**Source extract**

In our study the data are available in both the study areas and then the ETo could be calculated based PM method, which is considered as reference value of ETo. On the other hand, the ETo could be calculated utilizing the proposed method in this study with the limited data (maximum and minimum temperature) and also the other competitor method, and hence the comparison analysis could be carried out in order to evaluate and examine the performance of the proposed model in this study over the other competitor methods.

The main objective of this research is to introduce a modification for the classical neural network modeling, namely, Ensemble Neural Network (ENN) to overcome the over-fitting problem. In addition, this manuscript investigates the potential of utilizing the ENN model to estimate and predict the monthly time series of daily ETo at Rasht City, Iran and Johor City, Malaysia. The proposed ENN will use only the daily time series minimum and maximum temperature and solar radiation (Tmin, Tmax and Rs) as input pattern. Since there is no lysimeter installed in the case study area, PM method was accepted as reference ETo in order to evaluate the proposed model. The anticipated impact of this model is that it can predict the monthly time series of daily ETo similar to the level of accuracy of PM method without the need to explicitly consider the internal hydrologic or climatic parameters.

2 Material and Data Collection

In order to achieve the objective of this study, daily minimum and maximum temperature (°C) have been collected. Two different data set that represent two different climate conditions humid and semi-humid in Johor, Malaysia and Rasht city, Iran. In fact, the idea behind utilizing such various data sets is to validate the applicability of the proposed model in predicting evapotranspiration.

**Problems to solve**
1. According to the evapotranspiration text, which method was accepted as the reference ETo because no lysimeter is installed in the case study area?
2. Write out the stretch of the listing from its first line through the line containing "xmin=361 ymin=81 xmax=406 ymax=92", with both ends included.

**Task data**
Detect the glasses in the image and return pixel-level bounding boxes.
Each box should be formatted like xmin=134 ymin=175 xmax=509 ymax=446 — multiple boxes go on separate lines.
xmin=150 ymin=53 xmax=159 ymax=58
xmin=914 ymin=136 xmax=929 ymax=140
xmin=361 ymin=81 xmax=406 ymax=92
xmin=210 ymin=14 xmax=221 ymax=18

**Results for each task**
1. The PM method.

2.
Detect the glasses in the image and return pixel-level bounding boxes.
Each box should be formatted like xmin=134 ymin=175 xmax=509 ymax=446 — multiple boxes go on separate lines.
xmin=150 ymin=53 xmax=159 ymax=58
xmin=914 ymin=136 xmax=929 ymax=140
xmin=361 ymin=81 xmax=406 ymax=92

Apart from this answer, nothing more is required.